- [Exercise requirements]:
Write out each line of the material again, word for word.

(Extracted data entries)
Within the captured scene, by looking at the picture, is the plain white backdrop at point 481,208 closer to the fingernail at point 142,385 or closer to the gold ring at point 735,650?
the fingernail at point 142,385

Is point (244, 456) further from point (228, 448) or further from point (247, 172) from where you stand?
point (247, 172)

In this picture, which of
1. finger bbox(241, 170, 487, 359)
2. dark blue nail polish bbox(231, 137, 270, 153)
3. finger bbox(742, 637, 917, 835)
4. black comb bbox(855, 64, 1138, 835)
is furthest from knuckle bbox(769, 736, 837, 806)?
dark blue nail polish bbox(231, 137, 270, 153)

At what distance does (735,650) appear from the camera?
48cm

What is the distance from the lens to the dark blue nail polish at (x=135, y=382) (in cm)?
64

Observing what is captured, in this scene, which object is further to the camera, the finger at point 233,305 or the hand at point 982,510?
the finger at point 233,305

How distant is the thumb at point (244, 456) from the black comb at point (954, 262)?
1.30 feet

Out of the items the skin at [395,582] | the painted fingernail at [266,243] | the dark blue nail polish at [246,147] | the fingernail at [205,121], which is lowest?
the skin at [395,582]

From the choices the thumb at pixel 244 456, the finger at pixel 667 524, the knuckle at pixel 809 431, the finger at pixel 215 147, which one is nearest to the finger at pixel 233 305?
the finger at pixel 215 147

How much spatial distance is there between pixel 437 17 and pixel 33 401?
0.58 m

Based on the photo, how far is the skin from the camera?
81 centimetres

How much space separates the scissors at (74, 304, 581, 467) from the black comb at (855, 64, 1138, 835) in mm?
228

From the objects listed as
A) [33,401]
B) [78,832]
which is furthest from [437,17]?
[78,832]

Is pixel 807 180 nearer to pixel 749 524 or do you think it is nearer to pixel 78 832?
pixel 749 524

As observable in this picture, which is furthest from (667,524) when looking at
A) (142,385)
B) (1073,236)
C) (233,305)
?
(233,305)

- [Solution to the problem]:
Within the captured scene, by looking at the picture, is the plain white backdrop at point 481,208 closer to the fingernail at point 142,385 or closer to the gold ring at point 735,650?
the fingernail at point 142,385

Is point (244, 456) further from point (228, 448) or further from point (247, 172) from where you stand?
point (247, 172)

In this picture, which of
1. finger bbox(241, 170, 487, 359)
2. dark blue nail polish bbox(231, 137, 270, 153)
3. finger bbox(742, 637, 917, 835)
4. black comb bbox(855, 64, 1138, 835)
is furthest from knuckle bbox(769, 736, 837, 806)?
dark blue nail polish bbox(231, 137, 270, 153)

At what distance does (735,650) appear from the camera?
48cm

What is the distance from the lens to the dark blue nail polish at (x=135, y=382) (in cm)?
64

Observing what is captured, in this scene, which object is further to the camera, the finger at point 233,305 or the hand at point 982,510?
the finger at point 233,305

How distant is the thumb at point (244, 456) from the black comb at point (954, 262)?
1.30 feet

Out of the items the skin at [395,582] | the painted fingernail at [266,243] | the dark blue nail polish at [246,147] | the fingernail at [205,121], which is lowest?
the skin at [395,582]

From the choices the thumb at pixel 244 456, the finger at pixel 667 524, the knuckle at pixel 809 431, the finger at pixel 215 147, which one is nearest to the finger at pixel 233 305?
the finger at pixel 215 147

How much spatial distance is there between pixel 437 17 and pixel 33 401?
0.58 m

Based on the photo, how far is the skin from the camera?
81 centimetres

How much space separates the scissors at (74, 304, 581, 467) from the black comb at (855, 64, 1138, 835) in mm?
228

From the objects listed as
A) [33,401]
B) [78,832]
which is furthest from [437,17]?
[78,832]

Is pixel 807 180 nearer to pixel 749 524 or do you think it is nearer to pixel 78 832?
pixel 749 524

As observable in this picture, which is furthest from (667,524) when looking at
A) (142,385)
B) (1073,236)
C) (233,305)
?
(233,305)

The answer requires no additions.